Hartrick Craig T, Bourne Michael H, Gargiulo Kathryn, Damaraju C V, Vallow Sue, Hewitt David J
Department of Anesthesiology, William Beaumont Hospital, Royal Oak, MI 48073, USA.
Reg Anesth Pain Med. 2006 Nov-Dec;31(6):546-54. doi: 10.1016/j.rapm.2006.08.011.
The fentanyl HCl iontophoretic transdermal system (ITS) has been demonstrated in clinical trials to be safe and effective for acute-pain management after several types of major surgery. The current study compared the efficacy, safety, and convenience of fentanyl ITS with morphine intravenous patient-controlled analgesia (IV PCA) for acute-pain management after unilateral total-hip replacement (THR).
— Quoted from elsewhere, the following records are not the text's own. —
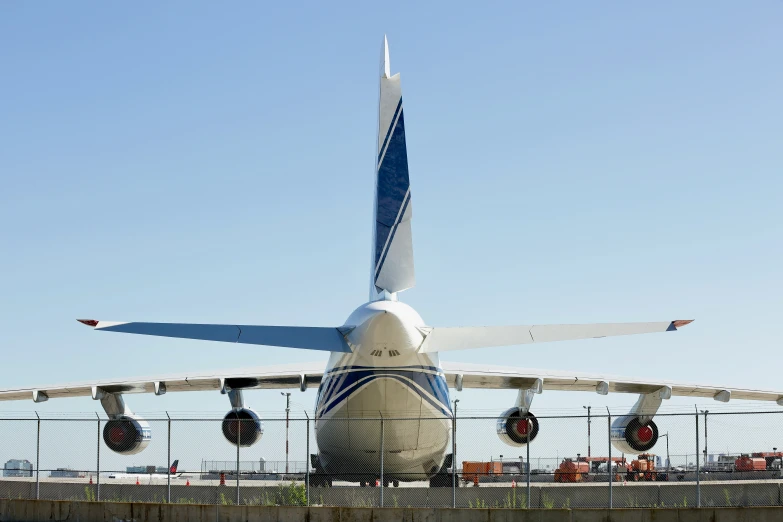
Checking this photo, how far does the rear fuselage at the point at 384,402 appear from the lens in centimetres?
1861

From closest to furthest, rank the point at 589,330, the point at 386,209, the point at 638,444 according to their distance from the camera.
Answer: the point at 589,330
the point at 386,209
the point at 638,444

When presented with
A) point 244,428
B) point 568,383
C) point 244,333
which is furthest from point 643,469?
point 244,333

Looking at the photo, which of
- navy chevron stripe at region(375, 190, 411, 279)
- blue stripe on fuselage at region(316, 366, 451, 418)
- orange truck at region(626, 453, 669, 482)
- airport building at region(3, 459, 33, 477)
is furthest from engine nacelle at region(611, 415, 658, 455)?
airport building at region(3, 459, 33, 477)

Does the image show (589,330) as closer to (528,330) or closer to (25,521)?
(528,330)

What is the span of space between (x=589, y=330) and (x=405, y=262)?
13.9 ft

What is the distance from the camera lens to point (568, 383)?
98.8ft

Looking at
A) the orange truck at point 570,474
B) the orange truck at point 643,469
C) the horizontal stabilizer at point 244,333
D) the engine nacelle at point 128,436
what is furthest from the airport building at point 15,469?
the orange truck at point 643,469

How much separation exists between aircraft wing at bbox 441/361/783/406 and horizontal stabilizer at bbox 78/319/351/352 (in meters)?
10.9

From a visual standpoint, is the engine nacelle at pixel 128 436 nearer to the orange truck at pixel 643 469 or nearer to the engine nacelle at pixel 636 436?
the engine nacelle at pixel 636 436

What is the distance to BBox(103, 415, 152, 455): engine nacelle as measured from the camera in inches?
1070

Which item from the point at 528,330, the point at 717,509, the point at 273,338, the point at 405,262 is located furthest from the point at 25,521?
the point at 717,509

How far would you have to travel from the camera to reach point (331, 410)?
2094 cm

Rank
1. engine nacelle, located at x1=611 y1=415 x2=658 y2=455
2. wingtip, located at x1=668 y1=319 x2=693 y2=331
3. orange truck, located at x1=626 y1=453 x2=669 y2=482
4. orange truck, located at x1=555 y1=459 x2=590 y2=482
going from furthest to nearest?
orange truck, located at x1=626 y1=453 x2=669 y2=482 → engine nacelle, located at x1=611 y1=415 x2=658 y2=455 → orange truck, located at x1=555 y1=459 x2=590 y2=482 → wingtip, located at x1=668 y1=319 x2=693 y2=331

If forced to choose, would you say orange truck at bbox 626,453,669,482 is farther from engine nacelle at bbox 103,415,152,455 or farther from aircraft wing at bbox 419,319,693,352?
engine nacelle at bbox 103,415,152,455
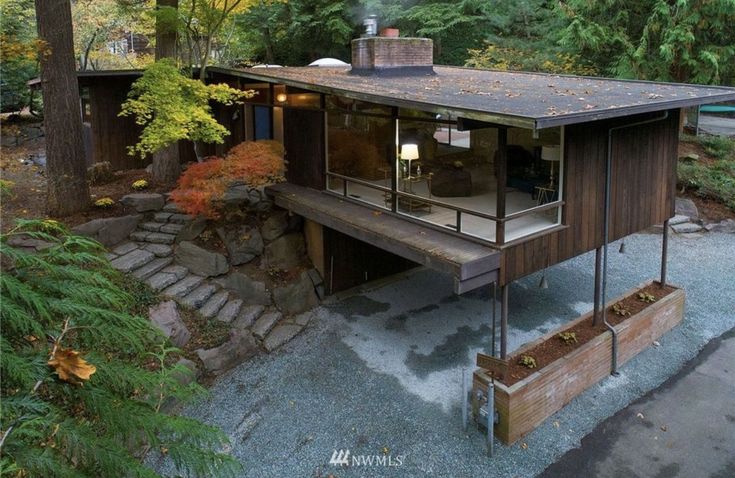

In this multicenter (52 sites), randomized, open-label, active-controlled, phase IIIb study, patients (n = 799) received fentanyl ITS (40 mug fentanyl [10-minute infusion/lockout], up to 6 doses/h) or morphine IV PCA (1-mg morphine bolus [5-minute lockout], up to 10 mg/h) after unilateral THR. The primary efficacy measure was success ratings ("excellent" or "good") on the patient global assessment (PGA) of the method of pain control in the first 24 hours. Pain intensity and adverse events were also assessed.
The PGA success ratings (83.0% v 82.2%; difference = 0.9%; 95% CI: -4.4% to 6.1%) and the mean last pain-intensity scores (3.0 v 3.0; difference = 0.0; 95% CI: -0.33 to 0.33) in the first 24 hours were statistically equivalent between fentanyl ITS and morphine IV PCA groups, respectively. The incidence of adverse events was similar between the groups.
Results of this study demonstrate fentanyl ITS and a standard regimen of morphine IV PCA were comparable methods of pain control for management of acute postoperative pain after THR, on the basis of the PGA success ratings and pain intensity in the first 24 hours of treatment.
盐酸芬太尼离子导入透皮系统(ITS)在临床试验中已被证明对几种大手术后的急性疼痛管理是安全有效的。本研究比较了芬太尼ITS与吗啡静脉自控镇痛(IV PCA)在单侧全髋关节置换术(THR)后急性疼痛管理中的疗效、安全性和便利性。
在这项多中心(52个地点)、随机、开放标签、活性对照的IIIb期研究中,患者(n = 799)在单侧THR后接受芬太尼ITS(40μg芬太尼[10分钟输注/锁定],每小时最多6剂)或吗啡IV PCA(1mg吗啡推注[5分钟锁定],每小时最多10mg)。主要疗效指标是治疗后前24小时患者对疼痛控制方法的总体评估(PGA)中的成功评分(“优秀”或“良好”)。还评估了疼痛强度和不良事件。
芬太尼ITS组和吗啡IV PCA组在治疗后前24小时的PGA成功评分(83.0%对82.2%;差异 = 0.9%;95%CI:-4.4%至6.1%)和最后平均疼痛强度评分(3.0对3.0;差异 = 0.0;95%CI:-0.33至0.33)在统计学上分别相当。两组间不良事件的发生率相似。
本研究结果表明,基于治疗后前24小时的PGA成功评分和疼痛强度,芬太尼ITS和标准的吗啡IV PCA方案是THR后急性术后疼痛管理中可比的疼痛控制方法。